Abadía, en una entrevista con Colombia Plural hace unos meses, ya advertía de la gravedad de la situación: “Es muy preocupante lo del norte de Quibdó. Nosotros hemos hecho la denuncia y quiero pensar que no se trata de una alianza macabra [para la limpieza social]. Lo que vivimos es muy dramático porque hoy estamos como en otro capítulo [de la guerra]. Estamos revictimizando a la población. Y detrás está todo el fenómeno de reclutamiento, silencioso, sin estadísticas… por parte de las bandas. Es un tema estructural de escasa o nula atención por la institucionalidad. No es descartable que lo que está sucediendo en Quibdó sea un laboratorio”. Jonny Milton Córdoba confirma hoy los temores de ayer del defensor porque “aquí los jóvenes no tiene nada que hacer, no hay oportunidades, no hay trabajo… cada vez entran más a las bandas”.
El silencio sólo es roto por las mujeres, por las mamás de las víctimas de esta nueva guerra que desangra a la ya agotada capital del departamento más pobre del país. “Tenemos una vida caótica, nadie vela por nosotros… a como está esto, la única confianza que tiene una es en dios”. Adela está cansada. A su marido lo mataron en 1999 en el río Quito, de donde ella se vio obligada a desplazarse en 2002. Hace poco más de un año un soldado profesional, en un bailadero del barrio Casablanca , acuchilló a su hijo Luis Andrés, de 25 años, hasta dejarlo sin vida. “Cuando nos matan a los hijos, las autoridades dicen: ‘en algo andaban’ y ahí acaba el tema. Yo ya no tengo fuerza para nada más”.
Doris María, de 58 años, no puede dejar de llorar. La conocimos en el barrio La Gloria justo hace un año. “Soy una víctima de una cosa y de otra”, dice entre sollozos para explicar que es víctima del desplazamiento, de la exclusión y de la violencia. “Yo lloro de noche y de día porque me han matado a Bacan. Dios tendrá que recogerme tanta lágrima”. Bacan era el sobrenombre de su hijo, Juan Esteban Palacio Moreno, de 22 años , al que mataron de cinco disparos después de ser extorsionado. Doris María tiene la misma sensación que el padre Jonny Milton: “Creo que todos los pelaos aquí están en peligro. Van a acabar con todos porque el que no quiere entrar a las bandas lo ‘recogen’ [matan]…. Tanto huérfano que están dejando… dios mío”. Y el sacerdote Córdoba, que lleva meses alertando de la situación en el Norte de la ciudad ante la sordera de las instituciones, cree que “Quibdó se le salió de las manos a todos”. La solución, ahora, “no puede ser sólo represiva, policial, sino de inversión social para generar esperanza de futuro”.

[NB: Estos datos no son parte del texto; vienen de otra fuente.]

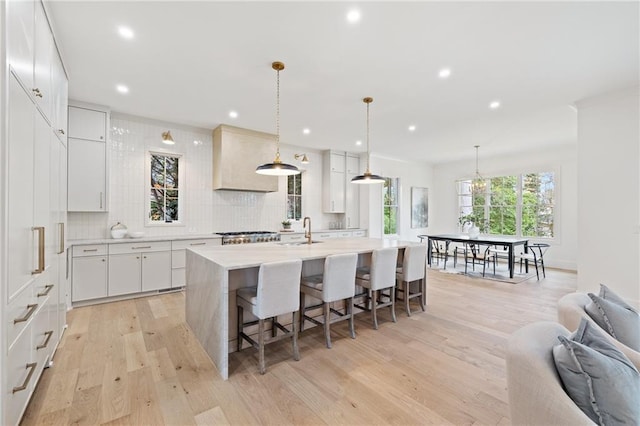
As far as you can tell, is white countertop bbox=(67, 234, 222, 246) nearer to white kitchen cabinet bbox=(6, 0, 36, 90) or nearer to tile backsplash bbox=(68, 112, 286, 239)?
tile backsplash bbox=(68, 112, 286, 239)

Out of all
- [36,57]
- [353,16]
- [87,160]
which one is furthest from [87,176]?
[353,16]

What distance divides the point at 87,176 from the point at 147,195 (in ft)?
2.93

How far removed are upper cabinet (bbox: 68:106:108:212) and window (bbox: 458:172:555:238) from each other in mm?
7709

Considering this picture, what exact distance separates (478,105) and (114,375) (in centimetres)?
Answer: 522

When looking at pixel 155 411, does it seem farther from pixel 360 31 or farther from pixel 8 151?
pixel 360 31

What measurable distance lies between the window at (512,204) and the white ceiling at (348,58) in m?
2.90

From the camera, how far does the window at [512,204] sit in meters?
7.27

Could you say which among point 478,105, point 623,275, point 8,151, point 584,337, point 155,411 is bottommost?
point 155,411

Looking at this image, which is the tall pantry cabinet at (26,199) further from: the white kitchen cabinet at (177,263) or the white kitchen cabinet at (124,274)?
the white kitchen cabinet at (177,263)

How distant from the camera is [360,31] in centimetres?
254

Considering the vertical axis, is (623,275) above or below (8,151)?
below

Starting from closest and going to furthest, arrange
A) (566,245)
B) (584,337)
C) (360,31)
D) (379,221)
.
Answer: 1. (584,337)
2. (360,31)
3. (566,245)
4. (379,221)

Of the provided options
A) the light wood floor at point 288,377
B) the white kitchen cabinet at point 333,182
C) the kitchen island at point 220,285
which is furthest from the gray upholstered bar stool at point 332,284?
the white kitchen cabinet at point 333,182

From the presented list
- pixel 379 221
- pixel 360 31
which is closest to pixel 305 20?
pixel 360 31
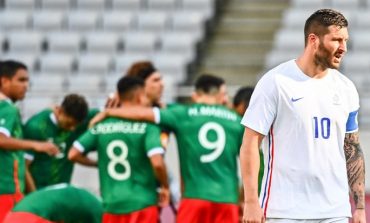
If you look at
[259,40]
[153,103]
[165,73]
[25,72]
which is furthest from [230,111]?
[259,40]

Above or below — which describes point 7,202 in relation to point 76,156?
below

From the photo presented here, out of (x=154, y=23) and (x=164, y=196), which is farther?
(x=154, y=23)

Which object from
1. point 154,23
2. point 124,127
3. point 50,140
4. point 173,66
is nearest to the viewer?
point 124,127

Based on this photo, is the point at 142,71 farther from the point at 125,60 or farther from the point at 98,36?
the point at 98,36

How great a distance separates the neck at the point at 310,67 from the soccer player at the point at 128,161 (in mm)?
3235

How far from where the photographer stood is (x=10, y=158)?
10391 mm

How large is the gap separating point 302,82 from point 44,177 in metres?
4.84

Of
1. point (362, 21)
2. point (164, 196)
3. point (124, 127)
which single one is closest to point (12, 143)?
point (124, 127)

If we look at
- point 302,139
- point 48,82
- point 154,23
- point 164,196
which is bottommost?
point 164,196

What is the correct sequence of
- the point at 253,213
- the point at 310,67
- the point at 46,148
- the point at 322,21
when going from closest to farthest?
the point at 253,213 → the point at 322,21 → the point at 310,67 → the point at 46,148

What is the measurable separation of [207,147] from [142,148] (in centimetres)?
62

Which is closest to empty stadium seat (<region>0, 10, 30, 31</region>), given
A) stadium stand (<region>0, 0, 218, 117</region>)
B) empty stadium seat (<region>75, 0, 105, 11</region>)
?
stadium stand (<region>0, 0, 218, 117</region>)

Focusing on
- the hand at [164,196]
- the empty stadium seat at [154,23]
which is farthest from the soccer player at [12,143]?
the empty stadium seat at [154,23]

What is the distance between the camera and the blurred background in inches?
700
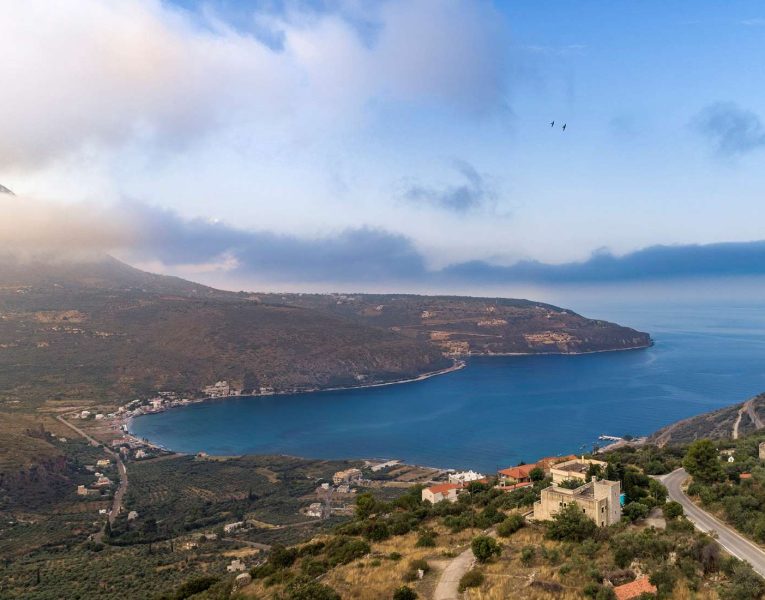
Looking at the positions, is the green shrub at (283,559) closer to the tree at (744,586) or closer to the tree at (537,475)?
the tree at (537,475)

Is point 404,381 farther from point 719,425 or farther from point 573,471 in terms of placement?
point 573,471

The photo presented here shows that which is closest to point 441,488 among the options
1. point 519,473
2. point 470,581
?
point 519,473

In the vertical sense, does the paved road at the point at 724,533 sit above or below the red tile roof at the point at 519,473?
above

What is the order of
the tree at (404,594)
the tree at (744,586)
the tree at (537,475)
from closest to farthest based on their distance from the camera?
the tree at (744,586) < the tree at (404,594) < the tree at (537,475)

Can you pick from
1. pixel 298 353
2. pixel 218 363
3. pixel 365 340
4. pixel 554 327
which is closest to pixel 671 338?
pixel 554 327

La Diócesis de Quibdó también cree que la situación es de extrema gravedad y que es consecuencia “de los compromisos que [las autoridades] por tanto tiempo han descuidado y que, como evidencia esta grave situación, han traído consecuencias deplorables”. Por ello, insiste en su comunicado en la obligación del Estado de retomar el control de la situación, de investigar “la presunta complicidad de algunos agentes de seguridad con grupos ilegales en el manejo de la información y del accionar delictivo” y de constituir con urgencia una Mesa Interinstitucional y Sectorial “que analice la situación con todos sus componentes, consolide la unión de esfuerzos, y genere soluciones concretas a la situación de violencia en Quibdó”.